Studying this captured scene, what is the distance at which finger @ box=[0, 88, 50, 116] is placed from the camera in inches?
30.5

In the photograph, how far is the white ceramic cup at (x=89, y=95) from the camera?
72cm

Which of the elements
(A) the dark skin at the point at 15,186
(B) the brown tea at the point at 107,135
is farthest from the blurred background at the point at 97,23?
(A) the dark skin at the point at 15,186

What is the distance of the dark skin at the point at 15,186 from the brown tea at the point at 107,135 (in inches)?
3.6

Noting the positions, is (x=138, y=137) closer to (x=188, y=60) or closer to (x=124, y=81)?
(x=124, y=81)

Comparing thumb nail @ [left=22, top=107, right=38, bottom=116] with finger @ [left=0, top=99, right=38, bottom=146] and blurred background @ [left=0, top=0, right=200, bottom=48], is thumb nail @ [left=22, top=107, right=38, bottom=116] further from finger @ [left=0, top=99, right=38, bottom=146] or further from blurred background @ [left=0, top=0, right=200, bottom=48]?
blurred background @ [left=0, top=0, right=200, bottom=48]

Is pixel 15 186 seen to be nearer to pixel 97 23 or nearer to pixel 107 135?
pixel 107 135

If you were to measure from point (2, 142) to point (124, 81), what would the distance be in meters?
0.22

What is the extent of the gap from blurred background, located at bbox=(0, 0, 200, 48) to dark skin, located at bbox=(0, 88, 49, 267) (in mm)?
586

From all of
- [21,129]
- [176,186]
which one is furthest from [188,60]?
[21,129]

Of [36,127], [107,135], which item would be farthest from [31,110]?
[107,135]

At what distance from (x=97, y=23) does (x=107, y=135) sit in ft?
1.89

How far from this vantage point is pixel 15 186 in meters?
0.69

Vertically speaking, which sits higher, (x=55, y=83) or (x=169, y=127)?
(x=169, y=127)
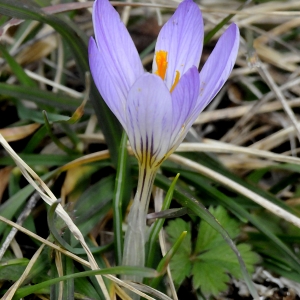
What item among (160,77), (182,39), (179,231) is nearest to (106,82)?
(160,77)

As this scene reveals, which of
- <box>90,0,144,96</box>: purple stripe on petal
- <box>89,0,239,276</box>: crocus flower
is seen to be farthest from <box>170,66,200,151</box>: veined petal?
<box>90,0,144,96</box>: purple stripe on petal

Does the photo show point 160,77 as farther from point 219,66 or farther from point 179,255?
point 179,255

+ + +

WHAT IS NEEDED: Reproduce the listing above word for word, omitting the pictures.

SOLUTION TO THE EXERCISE:
Studying this captured scene, what is the distance at which finger @ box=[0, 88, 50, 116] is placed from the camera in inches?
30.5

In the photograph, how far is the white ceramic cup at (x=89, y=95) from the camera?
72cm

Which of the elements
(A) the dark skin at the point at 15,186
(B) the brown tea at the point at 107,135
is farthest from the blurred background at the point at 97,23?
(A) the dark skin at the point at 15,186

What is the distance of the dark skin at the point at 15,186 from the brown tea at the point at 107,135 (in inches)?
3.6

Noting the positions, is (x=138, y=137) closer to (x=188, y=60) or closer to (x=124, y=81)?
(x=124, y=81)

Comparing thumb nail @ [left=22, top=107, right=38, bottom=116] with finger @ [left=0, top=99, right=38, bottom=146] and blurred background @ [left=0, top=0, right=200, bottom=48], is thumb nail @ [left=22, top=107, right=38, bottom=116] further from finger @ [left=0, top=99, right=38, bottom=146] or further from blurred background @ [left=0, top=0, right=200, bottom=48]?
blurred background @ [left=0, top=0, right=200, bottom=48]

Is pixel 15 186 seen to be nearer to pixel 97 23 or nearer to pixel 107 135?
pixel 107 135

If you were to measure from point (2, 142) to point (124, 81), what would the distance be in meters?
0.22

What is the extent of the gap from blurred background, located at bbox=(0, 0, 200, 48) to dark skin, located at bbox=(0, 88, 49, 267) (in mm)?
586

From all of
- [21,129]
- [176,186]
which one is furthest from [188,60]?
[21,129]

Of [36,127], [107,135], which item would be farthest from [31,110]?
[107,135]

At what distance from (x=97, y=23) does (x=107, y=135) sit in ft?
1.89

How far from this vantage point is pixel 15 186 in meters?
0.69

Vertically speaking, which sits higher, (x=55, y=83) or (x=169, y=127)?
(x=169, y=127)
What item among (160,77), (182,39), (179,231) is nearest to (106,82)?
(160,77)

As this scene reveals, which of
- <box>90,0,144,96</box>: purple stripe on petal
- <box>89,0,239,276</box>: crocus flower
is seen to be farthest from <box>170,66,200,151</box>: veined petal?
<box>90,0,144,96</box>: purple stripe on petal

Does the photo show point 160,77 as farther from point 219,66 or farther from point 179,255?
point 179,255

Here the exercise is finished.